Stefan uses all kinds of math – from fractions and decimals to geometry to calculus and everything in between. On shore, Stefan designs the tools we use in our boreholes that requires using rulers, calipers, formulas, fractions, and complicated equations. Even when Stefan goes to sea, he brings along math books to keep his mind fresh. Math is THAT important! With all that math though, there’s still more Stefan wishes he could do. If he knew more the complicated math required to design tools and computer programs, he wouldn’t have to rely on his co-workers to do it for him. So, what advice does Stefan have for all of us still learning our math? "Take the time to learn it. DON’T copy or cheat. You will be better off really learning and understanding it."

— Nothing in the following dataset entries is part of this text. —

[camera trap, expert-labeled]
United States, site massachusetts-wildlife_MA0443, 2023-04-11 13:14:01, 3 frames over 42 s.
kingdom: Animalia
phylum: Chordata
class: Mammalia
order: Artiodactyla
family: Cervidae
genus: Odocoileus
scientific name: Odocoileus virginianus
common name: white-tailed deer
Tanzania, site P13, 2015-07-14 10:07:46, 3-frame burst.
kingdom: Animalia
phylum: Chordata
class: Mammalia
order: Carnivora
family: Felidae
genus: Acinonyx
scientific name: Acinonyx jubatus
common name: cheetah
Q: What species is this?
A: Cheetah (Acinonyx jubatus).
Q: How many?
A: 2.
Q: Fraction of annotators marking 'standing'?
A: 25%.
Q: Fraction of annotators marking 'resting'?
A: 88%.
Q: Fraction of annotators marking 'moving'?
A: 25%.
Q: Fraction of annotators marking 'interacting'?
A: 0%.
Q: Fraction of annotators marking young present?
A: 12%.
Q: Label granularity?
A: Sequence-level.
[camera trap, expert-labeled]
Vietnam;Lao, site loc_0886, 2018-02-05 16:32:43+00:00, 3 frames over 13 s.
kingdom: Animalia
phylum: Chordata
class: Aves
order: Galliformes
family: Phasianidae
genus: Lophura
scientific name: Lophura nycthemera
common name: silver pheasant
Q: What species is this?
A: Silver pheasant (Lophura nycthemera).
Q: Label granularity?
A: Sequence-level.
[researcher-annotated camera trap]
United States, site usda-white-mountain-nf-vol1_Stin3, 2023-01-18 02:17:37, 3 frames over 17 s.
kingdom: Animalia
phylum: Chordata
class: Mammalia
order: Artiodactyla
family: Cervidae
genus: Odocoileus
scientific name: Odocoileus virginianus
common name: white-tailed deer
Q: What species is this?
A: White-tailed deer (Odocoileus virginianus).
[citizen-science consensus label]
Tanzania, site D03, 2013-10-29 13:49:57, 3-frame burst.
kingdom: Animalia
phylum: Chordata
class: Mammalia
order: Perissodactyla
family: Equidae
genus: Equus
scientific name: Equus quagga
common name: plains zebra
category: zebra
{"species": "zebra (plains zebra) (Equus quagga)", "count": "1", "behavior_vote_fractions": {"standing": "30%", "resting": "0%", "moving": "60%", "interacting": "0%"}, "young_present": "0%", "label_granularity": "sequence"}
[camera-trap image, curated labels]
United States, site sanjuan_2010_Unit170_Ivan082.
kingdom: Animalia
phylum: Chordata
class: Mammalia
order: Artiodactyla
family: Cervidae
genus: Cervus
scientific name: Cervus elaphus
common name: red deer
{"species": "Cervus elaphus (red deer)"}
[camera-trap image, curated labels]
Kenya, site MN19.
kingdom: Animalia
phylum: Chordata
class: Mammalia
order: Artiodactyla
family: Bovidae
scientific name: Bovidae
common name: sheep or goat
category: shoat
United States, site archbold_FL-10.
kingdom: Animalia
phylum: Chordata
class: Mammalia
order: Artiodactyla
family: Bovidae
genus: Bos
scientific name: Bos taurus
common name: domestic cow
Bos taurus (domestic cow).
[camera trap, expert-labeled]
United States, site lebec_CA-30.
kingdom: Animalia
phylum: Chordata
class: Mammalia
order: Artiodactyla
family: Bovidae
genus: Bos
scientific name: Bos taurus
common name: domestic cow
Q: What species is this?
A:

Stefan has had an interest in geology and nature from a very young age and it’s a good thing too! Because geoscience and the other sciences are also important to the career of a logger. Stefan uses a lot of physics, geology, basic chemistry, electricity and magnetics to design the best tools for the logging. He also needs to be familiar with the material he is logging and the science objectives of the expedition. Computer science is also extremely helpful when Stefan needs to diagnose problems with the tools or computer programs. He also needs all this science to interpret the data that we get from the borehole. Imagine having a ton of cookies in a jar but no hands to pick them up. That’s what it’s like for a scientist to have tons of data but no knowledge to interpret it. That would be a big time bummer! Thank goodness Stefan has that knowledge!
ABOARD THE JR
Stefan works with lots of tools like those to the left. They all get attached to a strong string called a wireline and get lowered into the seafloor all the way to the bottom of our our borehole. Then Stefan coordinates with the drill floor guys to pull the wireline up at a certain rate so that the tools can make lots of measurements at different depths. So, his tools are essentially our eyes in the rock where our cores are from. The data he brings back show us what we can’t dive down there and see – pictures of what the borehole really looks like, its density, its temperature, its size, etc. It’s like being in a Magic School Bus that travels down deep into the Earth’s crust! "Seeing" what conditions are like down there helps Dr. Andy and all the scientists decide how deep to put the experiments that go in the CORK. We’re interested in specific layers below the seafloor and the logging helps us find them. Good thing Stefan is able to show us what the Earth looks like down there without us shrinking ourselves down in a magic bus! Thanks Stefan for being our eyes and ears down in our boreholes and for knowing all that math and science!